I have started that journey but was hoping to not have to spend days looking at it all. The summary would make it easy to find what I need. I know what you mean and yes that is the best way but was hoping to do it with some priorities.
 
Specifically I am looking to pentest a few networks so anything that exploits apache or bitlocker (windows) would be a great help.
I haven't used Kali (Backtrack in fact) for long time but there is a tool called metasploit-framework which contains a searchable internal database of a ton of exploits ready to launch at any target that offers online services .
Normally this would be your own server ofc. if you're testing security of your server.

For instance if you want to pentest to take control of your own apache web server you would search the database for "apache" exploits and then from the list try each one to see if any one of them succeeds.
(you'll be amazed by how easy it is to take control of un-patched services)

Usually each exploit takes common and unique parameters which you need to supply before executing it.

The database is nothing but a collection of shellcodes usually imported into ruby project (because that's what the framework works with (or at least did before)) or shellcodes made by compiled languages ex. bytecode usable by ruby, that works against specific CVE's.

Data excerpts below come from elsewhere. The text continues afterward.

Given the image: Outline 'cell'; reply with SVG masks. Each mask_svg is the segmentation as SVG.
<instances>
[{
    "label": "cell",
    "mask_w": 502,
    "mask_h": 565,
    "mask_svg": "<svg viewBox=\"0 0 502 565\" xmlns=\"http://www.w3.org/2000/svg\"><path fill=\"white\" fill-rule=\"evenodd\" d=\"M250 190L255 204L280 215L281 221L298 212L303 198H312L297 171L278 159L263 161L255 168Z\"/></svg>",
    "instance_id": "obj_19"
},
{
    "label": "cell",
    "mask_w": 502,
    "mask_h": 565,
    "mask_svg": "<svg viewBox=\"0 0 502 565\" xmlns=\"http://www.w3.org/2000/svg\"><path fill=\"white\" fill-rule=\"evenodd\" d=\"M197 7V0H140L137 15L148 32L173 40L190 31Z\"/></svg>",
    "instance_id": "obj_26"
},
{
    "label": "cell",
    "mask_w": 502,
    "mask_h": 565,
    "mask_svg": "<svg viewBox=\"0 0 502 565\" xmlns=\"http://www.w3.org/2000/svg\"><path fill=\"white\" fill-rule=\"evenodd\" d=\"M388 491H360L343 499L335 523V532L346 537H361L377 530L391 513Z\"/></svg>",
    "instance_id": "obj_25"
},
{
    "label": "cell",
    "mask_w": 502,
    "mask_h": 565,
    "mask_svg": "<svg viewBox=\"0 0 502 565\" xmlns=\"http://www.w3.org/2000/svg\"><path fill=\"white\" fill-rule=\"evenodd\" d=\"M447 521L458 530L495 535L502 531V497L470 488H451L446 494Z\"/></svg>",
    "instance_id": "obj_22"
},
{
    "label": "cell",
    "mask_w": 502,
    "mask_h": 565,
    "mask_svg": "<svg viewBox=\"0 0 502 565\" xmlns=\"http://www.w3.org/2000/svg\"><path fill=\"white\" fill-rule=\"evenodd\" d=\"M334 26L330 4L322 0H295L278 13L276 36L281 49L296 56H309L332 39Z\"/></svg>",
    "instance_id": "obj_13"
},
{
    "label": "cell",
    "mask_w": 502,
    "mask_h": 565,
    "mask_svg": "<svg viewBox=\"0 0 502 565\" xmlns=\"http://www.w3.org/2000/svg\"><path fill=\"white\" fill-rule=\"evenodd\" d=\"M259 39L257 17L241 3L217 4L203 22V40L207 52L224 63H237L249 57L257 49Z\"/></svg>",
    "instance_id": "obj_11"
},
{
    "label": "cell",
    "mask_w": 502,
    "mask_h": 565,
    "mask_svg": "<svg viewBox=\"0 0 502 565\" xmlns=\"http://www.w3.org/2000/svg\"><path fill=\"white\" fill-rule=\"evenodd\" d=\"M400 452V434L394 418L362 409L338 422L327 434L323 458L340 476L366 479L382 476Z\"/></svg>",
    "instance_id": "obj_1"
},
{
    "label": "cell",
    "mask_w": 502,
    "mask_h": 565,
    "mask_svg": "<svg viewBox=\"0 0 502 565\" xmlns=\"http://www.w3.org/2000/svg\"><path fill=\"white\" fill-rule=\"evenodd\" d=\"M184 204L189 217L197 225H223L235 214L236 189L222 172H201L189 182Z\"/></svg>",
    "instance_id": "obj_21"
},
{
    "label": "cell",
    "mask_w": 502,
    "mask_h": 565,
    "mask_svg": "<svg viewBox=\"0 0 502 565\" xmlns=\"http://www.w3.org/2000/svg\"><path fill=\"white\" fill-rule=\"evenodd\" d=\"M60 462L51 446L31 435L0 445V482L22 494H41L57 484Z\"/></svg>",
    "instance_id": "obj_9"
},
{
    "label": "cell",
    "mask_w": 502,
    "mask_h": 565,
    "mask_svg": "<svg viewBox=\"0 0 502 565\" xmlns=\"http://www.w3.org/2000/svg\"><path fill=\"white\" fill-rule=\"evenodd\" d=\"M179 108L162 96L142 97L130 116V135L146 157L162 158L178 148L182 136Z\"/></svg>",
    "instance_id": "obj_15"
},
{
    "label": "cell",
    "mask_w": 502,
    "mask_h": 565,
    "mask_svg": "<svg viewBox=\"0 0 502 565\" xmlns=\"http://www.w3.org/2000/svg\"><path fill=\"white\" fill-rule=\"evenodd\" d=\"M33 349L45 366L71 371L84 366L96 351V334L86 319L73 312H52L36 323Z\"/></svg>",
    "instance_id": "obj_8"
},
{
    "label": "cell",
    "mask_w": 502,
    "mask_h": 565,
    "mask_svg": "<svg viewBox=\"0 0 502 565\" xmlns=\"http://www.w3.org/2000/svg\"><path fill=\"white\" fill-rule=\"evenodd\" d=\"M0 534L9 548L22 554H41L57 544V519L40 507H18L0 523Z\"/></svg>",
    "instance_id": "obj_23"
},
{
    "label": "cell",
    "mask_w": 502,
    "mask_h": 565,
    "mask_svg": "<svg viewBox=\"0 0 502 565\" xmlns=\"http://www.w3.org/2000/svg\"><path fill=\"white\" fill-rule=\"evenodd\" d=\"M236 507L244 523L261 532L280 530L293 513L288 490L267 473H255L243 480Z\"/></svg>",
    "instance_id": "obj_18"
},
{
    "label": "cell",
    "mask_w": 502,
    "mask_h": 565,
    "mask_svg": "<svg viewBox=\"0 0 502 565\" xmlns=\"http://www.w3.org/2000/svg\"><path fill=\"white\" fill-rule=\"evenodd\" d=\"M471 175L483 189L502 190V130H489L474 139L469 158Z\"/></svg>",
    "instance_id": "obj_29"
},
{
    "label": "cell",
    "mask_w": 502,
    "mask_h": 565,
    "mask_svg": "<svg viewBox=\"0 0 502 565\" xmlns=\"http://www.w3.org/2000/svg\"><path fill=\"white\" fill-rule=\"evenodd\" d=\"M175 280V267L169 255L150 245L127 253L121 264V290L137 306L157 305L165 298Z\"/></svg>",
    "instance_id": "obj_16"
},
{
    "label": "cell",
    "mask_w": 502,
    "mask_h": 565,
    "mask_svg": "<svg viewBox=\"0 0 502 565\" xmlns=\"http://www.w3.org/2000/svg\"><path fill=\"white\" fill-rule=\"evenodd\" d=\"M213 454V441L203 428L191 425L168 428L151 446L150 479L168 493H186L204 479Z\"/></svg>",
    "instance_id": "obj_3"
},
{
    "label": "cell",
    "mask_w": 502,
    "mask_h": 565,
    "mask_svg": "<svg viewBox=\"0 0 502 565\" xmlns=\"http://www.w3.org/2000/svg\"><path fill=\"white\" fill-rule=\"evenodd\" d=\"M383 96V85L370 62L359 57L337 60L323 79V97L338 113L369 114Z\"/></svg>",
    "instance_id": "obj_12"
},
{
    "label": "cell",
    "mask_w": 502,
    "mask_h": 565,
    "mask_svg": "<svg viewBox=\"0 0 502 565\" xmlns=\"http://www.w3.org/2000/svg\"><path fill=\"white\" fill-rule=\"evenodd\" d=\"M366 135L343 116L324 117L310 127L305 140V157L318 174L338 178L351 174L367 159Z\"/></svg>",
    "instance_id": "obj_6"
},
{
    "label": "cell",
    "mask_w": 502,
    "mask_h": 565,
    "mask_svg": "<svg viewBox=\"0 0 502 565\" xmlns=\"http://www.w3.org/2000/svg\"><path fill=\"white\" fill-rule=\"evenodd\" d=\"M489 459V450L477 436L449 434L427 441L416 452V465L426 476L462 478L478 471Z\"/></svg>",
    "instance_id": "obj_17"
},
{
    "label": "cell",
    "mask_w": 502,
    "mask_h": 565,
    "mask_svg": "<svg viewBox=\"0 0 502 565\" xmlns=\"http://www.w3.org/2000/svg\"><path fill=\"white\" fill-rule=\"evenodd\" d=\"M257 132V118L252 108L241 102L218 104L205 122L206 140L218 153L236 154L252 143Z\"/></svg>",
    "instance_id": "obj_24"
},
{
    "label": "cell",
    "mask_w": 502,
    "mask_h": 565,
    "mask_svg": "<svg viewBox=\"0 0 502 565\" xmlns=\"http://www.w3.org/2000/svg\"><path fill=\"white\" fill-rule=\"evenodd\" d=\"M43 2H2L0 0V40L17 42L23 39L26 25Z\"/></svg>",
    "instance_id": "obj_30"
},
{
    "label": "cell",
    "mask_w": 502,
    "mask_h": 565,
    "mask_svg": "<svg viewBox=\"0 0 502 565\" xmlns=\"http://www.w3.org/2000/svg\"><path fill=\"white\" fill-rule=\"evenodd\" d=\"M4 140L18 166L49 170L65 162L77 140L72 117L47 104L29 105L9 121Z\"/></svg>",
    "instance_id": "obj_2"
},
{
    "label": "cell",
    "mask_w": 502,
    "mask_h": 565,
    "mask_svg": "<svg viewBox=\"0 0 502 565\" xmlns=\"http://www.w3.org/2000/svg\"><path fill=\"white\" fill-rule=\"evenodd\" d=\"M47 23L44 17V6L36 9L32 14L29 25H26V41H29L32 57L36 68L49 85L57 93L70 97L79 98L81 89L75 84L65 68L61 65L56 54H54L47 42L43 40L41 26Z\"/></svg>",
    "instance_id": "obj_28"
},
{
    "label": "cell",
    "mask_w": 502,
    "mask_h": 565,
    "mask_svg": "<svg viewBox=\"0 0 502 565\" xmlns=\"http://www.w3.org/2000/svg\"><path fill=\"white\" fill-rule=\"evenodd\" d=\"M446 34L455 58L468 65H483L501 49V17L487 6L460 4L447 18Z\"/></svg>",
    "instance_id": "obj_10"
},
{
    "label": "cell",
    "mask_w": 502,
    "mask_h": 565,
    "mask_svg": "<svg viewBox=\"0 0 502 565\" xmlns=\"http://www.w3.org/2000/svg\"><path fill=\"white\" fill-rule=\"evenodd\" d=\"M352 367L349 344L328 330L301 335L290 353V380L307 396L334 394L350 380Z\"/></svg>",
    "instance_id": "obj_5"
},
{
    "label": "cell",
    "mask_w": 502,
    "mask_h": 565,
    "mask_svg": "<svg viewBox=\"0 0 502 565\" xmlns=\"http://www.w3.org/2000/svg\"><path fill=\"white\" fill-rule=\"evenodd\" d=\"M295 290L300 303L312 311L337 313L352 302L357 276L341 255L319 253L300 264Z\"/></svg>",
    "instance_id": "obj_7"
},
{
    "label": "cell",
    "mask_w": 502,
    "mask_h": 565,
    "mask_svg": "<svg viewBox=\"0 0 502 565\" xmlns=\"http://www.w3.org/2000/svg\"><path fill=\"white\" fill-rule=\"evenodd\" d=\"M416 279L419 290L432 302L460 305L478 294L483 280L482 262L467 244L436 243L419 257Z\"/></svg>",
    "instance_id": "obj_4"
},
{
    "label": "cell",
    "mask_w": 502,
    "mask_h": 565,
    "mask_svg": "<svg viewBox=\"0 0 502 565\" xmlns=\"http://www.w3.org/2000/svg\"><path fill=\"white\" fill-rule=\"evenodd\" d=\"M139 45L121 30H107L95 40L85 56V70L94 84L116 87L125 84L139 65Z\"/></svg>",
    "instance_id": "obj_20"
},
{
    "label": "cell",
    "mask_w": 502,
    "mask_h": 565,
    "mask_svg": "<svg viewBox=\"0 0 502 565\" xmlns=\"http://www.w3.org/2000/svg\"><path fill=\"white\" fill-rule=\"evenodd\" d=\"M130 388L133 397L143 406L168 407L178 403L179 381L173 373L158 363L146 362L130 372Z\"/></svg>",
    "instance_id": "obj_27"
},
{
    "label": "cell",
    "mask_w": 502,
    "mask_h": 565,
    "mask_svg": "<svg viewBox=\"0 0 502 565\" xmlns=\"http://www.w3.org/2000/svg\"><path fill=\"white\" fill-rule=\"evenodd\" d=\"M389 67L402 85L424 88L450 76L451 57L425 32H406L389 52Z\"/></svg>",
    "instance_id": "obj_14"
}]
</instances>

If you're not developer then the "Problem" with the database is that it's not cutting edge, you'll find exploits only for already known CVE's, for instance you won't find the one for which there is already no security patch deployed by OS and package maintainers.

If that's not good enough for you, you can expand the database by either downloading more shellcodes (exploits) and integrating them from specific sites, or you could write your own by inspecting source code of the service you're targeting and finding vulnerabilities yourself, for this to work you'd need to know the language of the service being inspected and ruby at a minimum for implementation, although it's possible to write it in C\C++ or ASM and then importing shellcode to ruby module that works with the framework. (basic ruby knowledge should work) for this.

Of course before doing any of this as always nmap is first step, you want o master using nmap to be able to detect exact service version of the target as that's needed to figure out which exploit to use, search for or develop or to know which commit of the service to inspect source code.

edit:
An example of a exploit written in ruby for metasploit:

You'll normaly have it installed already and don't need to bother reading the code, but these are only against known CVE's that are well known and shared by the community.

therefore not very useful for attack except against lazy people, but rather for defense, that is, to find holes in your apache server to fix them.